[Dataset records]
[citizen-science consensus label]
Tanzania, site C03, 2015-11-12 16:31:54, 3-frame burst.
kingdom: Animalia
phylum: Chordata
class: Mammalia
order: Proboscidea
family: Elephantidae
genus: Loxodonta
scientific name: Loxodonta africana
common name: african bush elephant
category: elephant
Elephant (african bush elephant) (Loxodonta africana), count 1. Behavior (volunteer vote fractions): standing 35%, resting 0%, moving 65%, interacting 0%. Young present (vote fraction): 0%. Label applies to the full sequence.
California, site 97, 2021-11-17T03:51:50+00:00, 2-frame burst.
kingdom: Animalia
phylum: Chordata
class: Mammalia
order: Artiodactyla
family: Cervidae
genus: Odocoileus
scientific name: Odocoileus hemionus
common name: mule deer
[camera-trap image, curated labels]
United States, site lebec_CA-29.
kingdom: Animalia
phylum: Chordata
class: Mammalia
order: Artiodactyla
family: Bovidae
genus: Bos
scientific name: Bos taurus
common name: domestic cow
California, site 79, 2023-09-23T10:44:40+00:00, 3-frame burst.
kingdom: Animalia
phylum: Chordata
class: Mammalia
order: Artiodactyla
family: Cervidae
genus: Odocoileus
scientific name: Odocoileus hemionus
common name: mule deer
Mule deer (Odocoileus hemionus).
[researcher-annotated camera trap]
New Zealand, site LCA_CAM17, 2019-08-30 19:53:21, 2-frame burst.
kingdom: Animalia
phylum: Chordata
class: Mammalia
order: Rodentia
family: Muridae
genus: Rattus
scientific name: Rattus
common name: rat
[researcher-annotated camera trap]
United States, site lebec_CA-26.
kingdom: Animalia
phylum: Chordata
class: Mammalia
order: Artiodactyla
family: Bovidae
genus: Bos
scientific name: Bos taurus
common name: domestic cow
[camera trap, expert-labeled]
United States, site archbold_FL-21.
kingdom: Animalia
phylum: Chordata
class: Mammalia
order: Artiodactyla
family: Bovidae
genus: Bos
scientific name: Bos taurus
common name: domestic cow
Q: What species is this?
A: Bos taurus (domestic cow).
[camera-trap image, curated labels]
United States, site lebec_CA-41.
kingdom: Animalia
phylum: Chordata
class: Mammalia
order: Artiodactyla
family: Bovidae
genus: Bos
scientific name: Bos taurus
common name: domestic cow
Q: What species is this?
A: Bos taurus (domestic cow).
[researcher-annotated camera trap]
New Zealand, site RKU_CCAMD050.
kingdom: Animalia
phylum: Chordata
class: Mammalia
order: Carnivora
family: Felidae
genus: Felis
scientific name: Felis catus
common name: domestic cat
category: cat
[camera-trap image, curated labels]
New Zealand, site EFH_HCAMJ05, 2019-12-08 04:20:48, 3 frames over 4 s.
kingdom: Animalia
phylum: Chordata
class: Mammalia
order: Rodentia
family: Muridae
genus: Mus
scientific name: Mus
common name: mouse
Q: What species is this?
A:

What is expected: The answer is the run of lines above from the line containing "order: Proboscidea" through the line containing "United States, site lebec_CA-29.", copied exactly and alone.

Reply:
order: Proboscidea
family: Elephantidae
genus: Loxodonta
scientific name: Loxodonta africana
common name: african bush elephant
category: elephant
Elephant (african bush elephant) (Loxodonta africana), count 1. Behavior (volunteer vote fractions): standing 35%, resting 0%, moving 65%, interacting 0%. Young present (vote fraction): 0%. Label applies to the full sequence.
California, site 97, 2021-11-17T03:51:50+00:00, 2-frame burst.
kingdom: Animalia
phylum: Chordata
class: Mammalia
order: Artiodactyla
family: Cervidae
genus: Odocoileus
scientific name: Odocoileus hemionus
common name: mule deer
[camera-trap image, curated labels]
United States, site lebec_CA-29.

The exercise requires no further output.